DigiCert’s new AI Trust Outlook suggests the bill is coming due. In a survey of 1,001 IT and cybersecurity decision-makers across the US, UK, and Australia, 78% of organizations said they had either experienced an AI-related security incident or identified an AI-related vulnerability. Around half of respondents had at least one incident involving an unauthorized or misconfigured AI agent.
That matters because the risk is not just “someone pasted confidential data into ChatGPT.” That is still bad, obviously. But agents are different. They can access systems, trigger workflows, retrieve documents, send messages, and make decisions at machine speed.
A badly configured chatbot is annoying. A badly configured agent with CRM access is a very expensive intern with no fear and too many permissions.
For us marketers, the support chatbot is the obvious danger zone. It has access to product documentation, customer conversations, internal escalation rules, maybe even account data. Can it be prompt-injected into revealing things it should not reveal? Can it be tricked into inventing refund policies? Can it leak roadmap details? Can it hand over competitor-sensitive information because someone asked nicely in the right format?

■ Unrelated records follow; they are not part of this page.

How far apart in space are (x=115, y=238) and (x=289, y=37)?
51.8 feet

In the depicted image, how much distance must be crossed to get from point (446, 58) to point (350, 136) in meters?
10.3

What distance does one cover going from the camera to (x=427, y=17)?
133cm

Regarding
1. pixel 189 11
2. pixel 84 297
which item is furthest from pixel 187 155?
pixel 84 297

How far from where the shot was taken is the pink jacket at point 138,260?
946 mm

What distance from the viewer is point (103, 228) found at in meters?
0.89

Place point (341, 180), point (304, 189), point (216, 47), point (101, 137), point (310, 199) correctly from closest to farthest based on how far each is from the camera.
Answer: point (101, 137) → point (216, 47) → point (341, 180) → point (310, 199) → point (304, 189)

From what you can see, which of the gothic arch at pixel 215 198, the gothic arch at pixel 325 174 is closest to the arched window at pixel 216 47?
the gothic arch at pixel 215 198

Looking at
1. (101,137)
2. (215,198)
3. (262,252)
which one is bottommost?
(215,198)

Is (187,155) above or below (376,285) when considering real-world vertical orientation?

This is not just an IT problem. The PR disaster will have your logo on it.
So before you launch another AI layer into customer support, lead gen, social care, or sales enablement, ask the dull questions. What can it access? Who approved that access? Can we revoke it quickly? Do we log what it does? Can we trace why it gave an answer? Has anyone tried to break it before customers do?
The boring questions are now the brand-safety questions.
And some companies will only learn that after the chatbot screenshots hit LinkedIn.